Lire Orgeuil et préjugés, c'est se faire raconter une histoire de maison de poupée. Jane Austen nous plonge dans un univers factice, coupé du réel, et qui pourtant épouse les apparences de cette Angleterre du début du XIXeme, en proie à l'effondrement lent et inexorable de son système de classes jusqu'alors particulièrement imperméable. Comme une photo dont elle aurait découpé les personnages, bien réels à l'origine, pour nous raconter sa petite histoire à l'eau de rose.
Alors que la guerre fait rage, elle est inexistante pour les personnages. Elle n'est jamais cité une seule fois de tout le roman, alors même que les régiments conséquemment en circulation à travers le pays sont au cœur des intrigues qui frapperont la famille Bennett ! Le désœuvrement des membres de cette dernière est d'ailleurs un autre de ces vides, comme le blanc d'un décor inachevé, laissant à croire qu'on passe chez les Bennett des mois entiers à parler du seul bal à venir.
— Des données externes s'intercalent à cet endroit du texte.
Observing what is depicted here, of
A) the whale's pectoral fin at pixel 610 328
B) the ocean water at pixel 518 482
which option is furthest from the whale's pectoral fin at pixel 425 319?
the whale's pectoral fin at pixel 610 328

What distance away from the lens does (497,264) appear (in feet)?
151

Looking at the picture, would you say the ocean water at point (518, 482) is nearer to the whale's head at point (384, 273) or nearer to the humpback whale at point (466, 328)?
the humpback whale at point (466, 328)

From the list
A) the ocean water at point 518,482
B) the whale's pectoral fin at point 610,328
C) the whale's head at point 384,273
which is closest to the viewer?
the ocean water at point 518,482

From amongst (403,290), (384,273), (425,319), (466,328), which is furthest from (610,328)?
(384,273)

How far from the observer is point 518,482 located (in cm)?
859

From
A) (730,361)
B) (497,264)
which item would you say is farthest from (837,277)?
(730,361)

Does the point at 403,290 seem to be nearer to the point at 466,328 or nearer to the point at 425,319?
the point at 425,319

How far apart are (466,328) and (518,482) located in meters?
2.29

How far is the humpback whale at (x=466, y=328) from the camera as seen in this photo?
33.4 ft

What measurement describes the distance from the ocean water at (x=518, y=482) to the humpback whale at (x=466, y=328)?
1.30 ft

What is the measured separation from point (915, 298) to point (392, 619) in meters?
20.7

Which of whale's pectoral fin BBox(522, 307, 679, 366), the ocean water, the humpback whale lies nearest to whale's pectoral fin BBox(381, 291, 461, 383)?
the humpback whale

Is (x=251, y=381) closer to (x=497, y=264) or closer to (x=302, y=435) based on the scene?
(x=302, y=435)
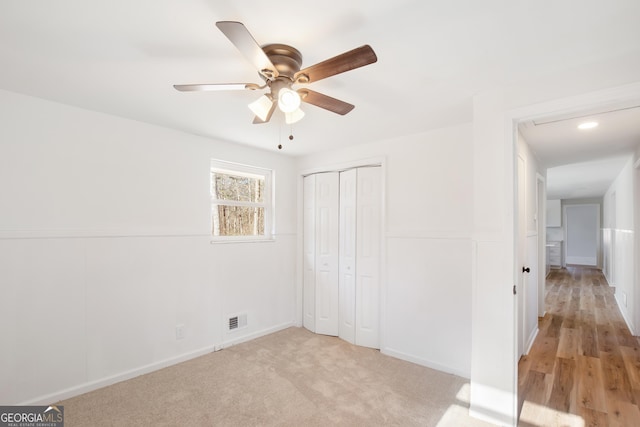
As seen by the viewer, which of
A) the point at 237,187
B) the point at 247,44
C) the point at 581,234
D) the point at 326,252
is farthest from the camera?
the point at 581,234

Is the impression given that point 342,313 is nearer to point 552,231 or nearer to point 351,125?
point 351,125

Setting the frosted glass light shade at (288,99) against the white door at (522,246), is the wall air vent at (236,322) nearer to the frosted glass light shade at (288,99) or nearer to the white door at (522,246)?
the frosted glass light shade at (288,99)

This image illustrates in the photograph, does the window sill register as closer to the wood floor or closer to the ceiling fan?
the ceiling fan

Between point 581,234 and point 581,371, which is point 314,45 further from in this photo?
point 581,234

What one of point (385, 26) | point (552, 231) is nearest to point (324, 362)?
point (385, 26)

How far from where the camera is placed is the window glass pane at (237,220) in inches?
140

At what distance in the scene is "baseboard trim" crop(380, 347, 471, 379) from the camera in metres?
2.83

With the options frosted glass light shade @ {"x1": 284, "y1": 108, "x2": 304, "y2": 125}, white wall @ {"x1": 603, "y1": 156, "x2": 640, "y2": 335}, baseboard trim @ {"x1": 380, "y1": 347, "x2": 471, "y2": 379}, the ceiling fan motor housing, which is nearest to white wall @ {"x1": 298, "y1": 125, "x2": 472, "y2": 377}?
baseboard trim @ {"x1": 380, "y1": 347, "x2": 471, "y2": 379}

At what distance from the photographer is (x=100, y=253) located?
262 cm

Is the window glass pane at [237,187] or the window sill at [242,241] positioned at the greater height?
the window glass pane at [237,187]

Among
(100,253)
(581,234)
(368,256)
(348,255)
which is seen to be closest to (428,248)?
(368,256)

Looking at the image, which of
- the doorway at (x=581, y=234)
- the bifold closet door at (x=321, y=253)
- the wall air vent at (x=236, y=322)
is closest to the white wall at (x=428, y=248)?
the bifold closet door at (x=321, y=253)

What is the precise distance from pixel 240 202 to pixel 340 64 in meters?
2.61

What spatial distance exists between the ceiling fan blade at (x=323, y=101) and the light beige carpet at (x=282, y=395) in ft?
6.86
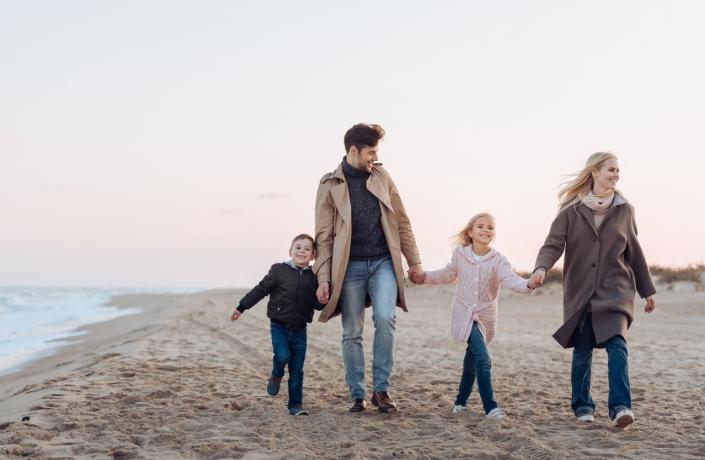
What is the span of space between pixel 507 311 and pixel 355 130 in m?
17.5

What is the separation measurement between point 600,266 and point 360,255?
1.82 metres

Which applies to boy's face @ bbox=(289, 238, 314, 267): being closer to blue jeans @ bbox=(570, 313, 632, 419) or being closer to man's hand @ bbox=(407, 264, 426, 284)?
man's hand @ bbox=(407, 264, 426, 284)

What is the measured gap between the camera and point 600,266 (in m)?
5.55

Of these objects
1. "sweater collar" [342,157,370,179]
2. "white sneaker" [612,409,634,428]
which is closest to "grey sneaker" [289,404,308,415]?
"sweater collar" [342,157,370,179]

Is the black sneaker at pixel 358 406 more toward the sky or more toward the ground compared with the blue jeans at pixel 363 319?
more toward the ground

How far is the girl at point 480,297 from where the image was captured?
570 cm

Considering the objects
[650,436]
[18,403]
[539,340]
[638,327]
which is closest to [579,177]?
[650,436]

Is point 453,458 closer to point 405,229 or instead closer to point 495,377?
point 405,229

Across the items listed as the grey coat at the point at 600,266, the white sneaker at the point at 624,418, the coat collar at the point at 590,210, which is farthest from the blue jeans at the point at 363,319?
the white sneaker at the point at 624,418

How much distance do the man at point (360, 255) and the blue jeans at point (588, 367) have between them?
1349 millimetres

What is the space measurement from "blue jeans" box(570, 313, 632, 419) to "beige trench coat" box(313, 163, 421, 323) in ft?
4.61

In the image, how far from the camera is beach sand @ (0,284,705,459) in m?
4.73

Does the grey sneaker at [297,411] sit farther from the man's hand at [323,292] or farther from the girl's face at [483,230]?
the girl's face at [483,230]

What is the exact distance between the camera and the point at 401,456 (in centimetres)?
450
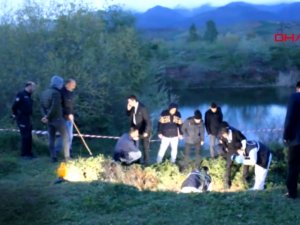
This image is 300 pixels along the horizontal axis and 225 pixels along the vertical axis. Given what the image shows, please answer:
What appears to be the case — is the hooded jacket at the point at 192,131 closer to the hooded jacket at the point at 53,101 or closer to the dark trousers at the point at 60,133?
the dark trousers at the point at 60,133

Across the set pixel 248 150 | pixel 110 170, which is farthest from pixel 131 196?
pixel 248 150

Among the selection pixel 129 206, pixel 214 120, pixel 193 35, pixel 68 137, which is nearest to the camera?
pixel 129 206

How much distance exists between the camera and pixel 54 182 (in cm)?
864

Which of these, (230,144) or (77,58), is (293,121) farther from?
(77,58)

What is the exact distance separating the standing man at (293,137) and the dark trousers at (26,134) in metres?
6.37

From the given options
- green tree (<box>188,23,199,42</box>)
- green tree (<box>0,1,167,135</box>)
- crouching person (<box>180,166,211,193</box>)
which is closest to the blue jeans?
crouching person (<box>180,166,211,193</box>)

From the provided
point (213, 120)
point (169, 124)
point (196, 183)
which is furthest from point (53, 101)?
point (213, 120)

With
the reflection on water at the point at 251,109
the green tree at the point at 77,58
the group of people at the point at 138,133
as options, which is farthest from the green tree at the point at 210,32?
the group of people at the point at 138,133

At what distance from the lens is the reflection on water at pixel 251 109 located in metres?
20.8

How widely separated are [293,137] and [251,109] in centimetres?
2820

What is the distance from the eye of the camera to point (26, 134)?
38.9ft

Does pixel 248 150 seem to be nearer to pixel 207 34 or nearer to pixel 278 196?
pixel 278 196

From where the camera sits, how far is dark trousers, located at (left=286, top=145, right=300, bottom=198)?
7.14 metres

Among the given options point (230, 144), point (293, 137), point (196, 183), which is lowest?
point (196, 183)
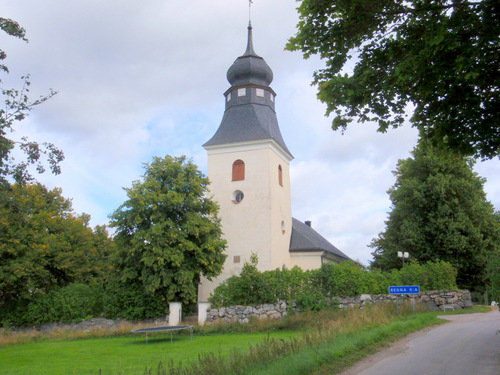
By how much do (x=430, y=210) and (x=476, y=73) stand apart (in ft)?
80.3

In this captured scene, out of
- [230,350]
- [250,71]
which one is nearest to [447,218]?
[250,71]

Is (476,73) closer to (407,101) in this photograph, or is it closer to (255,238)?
(407,101)

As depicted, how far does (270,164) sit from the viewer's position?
28.6 meters

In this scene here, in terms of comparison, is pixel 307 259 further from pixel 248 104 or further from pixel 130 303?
pixel 130 303

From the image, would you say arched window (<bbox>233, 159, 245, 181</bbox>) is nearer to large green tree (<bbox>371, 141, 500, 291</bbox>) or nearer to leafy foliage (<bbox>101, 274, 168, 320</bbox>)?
leafy foliage (<bbox>101, 274, 168, 320</bbox>)

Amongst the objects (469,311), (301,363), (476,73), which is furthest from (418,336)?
(469,311)

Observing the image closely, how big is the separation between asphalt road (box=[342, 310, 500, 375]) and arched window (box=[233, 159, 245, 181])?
17.7 meters

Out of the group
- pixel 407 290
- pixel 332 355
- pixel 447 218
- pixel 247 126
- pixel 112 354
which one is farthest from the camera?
pixel 247 126

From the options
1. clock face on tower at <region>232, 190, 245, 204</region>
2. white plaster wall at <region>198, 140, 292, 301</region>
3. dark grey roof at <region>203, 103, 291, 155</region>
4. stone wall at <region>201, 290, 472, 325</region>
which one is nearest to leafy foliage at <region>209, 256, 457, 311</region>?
stone wall at <region>201, 290, 472, 325</region>

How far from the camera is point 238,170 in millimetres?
29156

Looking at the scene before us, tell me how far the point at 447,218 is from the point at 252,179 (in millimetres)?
12295

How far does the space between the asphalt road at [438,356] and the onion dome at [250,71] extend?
22.1 m

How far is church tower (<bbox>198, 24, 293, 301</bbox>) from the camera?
1091 inches

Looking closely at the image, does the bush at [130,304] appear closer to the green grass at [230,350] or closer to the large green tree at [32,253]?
the green grass at [230,350]
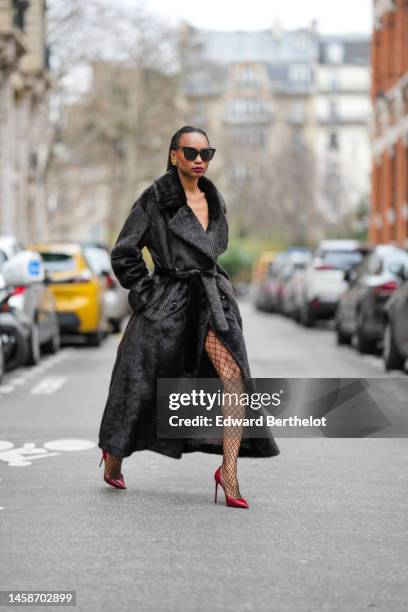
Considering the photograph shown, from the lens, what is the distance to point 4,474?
8.18 metres

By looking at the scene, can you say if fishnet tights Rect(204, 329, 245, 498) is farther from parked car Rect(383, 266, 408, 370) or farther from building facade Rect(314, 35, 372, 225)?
building facade Rect(314, 35, 372, 225)

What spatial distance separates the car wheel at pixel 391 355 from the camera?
15594mm

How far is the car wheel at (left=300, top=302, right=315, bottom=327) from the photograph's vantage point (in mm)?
→ 28844

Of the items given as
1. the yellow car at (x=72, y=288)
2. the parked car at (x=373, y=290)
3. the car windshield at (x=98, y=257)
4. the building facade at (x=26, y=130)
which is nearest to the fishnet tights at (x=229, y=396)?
the parked car at (x=373, y=290)

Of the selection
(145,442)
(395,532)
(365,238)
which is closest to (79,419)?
(145,442)

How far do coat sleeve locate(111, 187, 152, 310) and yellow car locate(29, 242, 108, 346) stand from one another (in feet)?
44.7

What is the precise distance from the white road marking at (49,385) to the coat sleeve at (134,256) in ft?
22.5

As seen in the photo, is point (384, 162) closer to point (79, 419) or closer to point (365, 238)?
point (365, 238)

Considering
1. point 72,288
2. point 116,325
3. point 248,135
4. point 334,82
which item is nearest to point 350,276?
point 72,288

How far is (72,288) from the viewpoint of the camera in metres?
20.8

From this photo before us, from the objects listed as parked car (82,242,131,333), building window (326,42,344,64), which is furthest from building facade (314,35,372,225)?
parked car (82,242,131,333)

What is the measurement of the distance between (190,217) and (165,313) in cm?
48

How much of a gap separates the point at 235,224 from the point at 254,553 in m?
89.1

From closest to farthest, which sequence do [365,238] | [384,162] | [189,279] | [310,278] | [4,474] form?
[189,279]
[4,474]
[310,278]
[384,162]
[365,238]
Cet escamotage de la gravité historique comme des obligations et activités quotidiennes de la vie d'alors met en lumière la véritable raison d'être du roman d'Austen : la comédie de classes. De la première phrase célèbre ("It is a truth universally acknowledged, that a single man in possession of a good fortune must be in want of a wife.") à la dernière ou presque, on est happé par l'ironie déployé, la fraicheur et la brillance du regard porté par l'auteure sur ses personnages, parmi lesquels elle fait cohabiter avec plaisir les caractères les plus opposés (les époux Bennett) et les stéréotypes (l'imbuvable Mr Collins, voir Bingley, prince charmant et fortuné unilatéralement charmant et fortuné). La galerie de portraits est largement dominée par Elizabeth, héroïne attachante et pleine d'esprit, qui vogue tant bien que mal dans cet océan de snobisme jusqu'à sa fin de conte de fée moderne.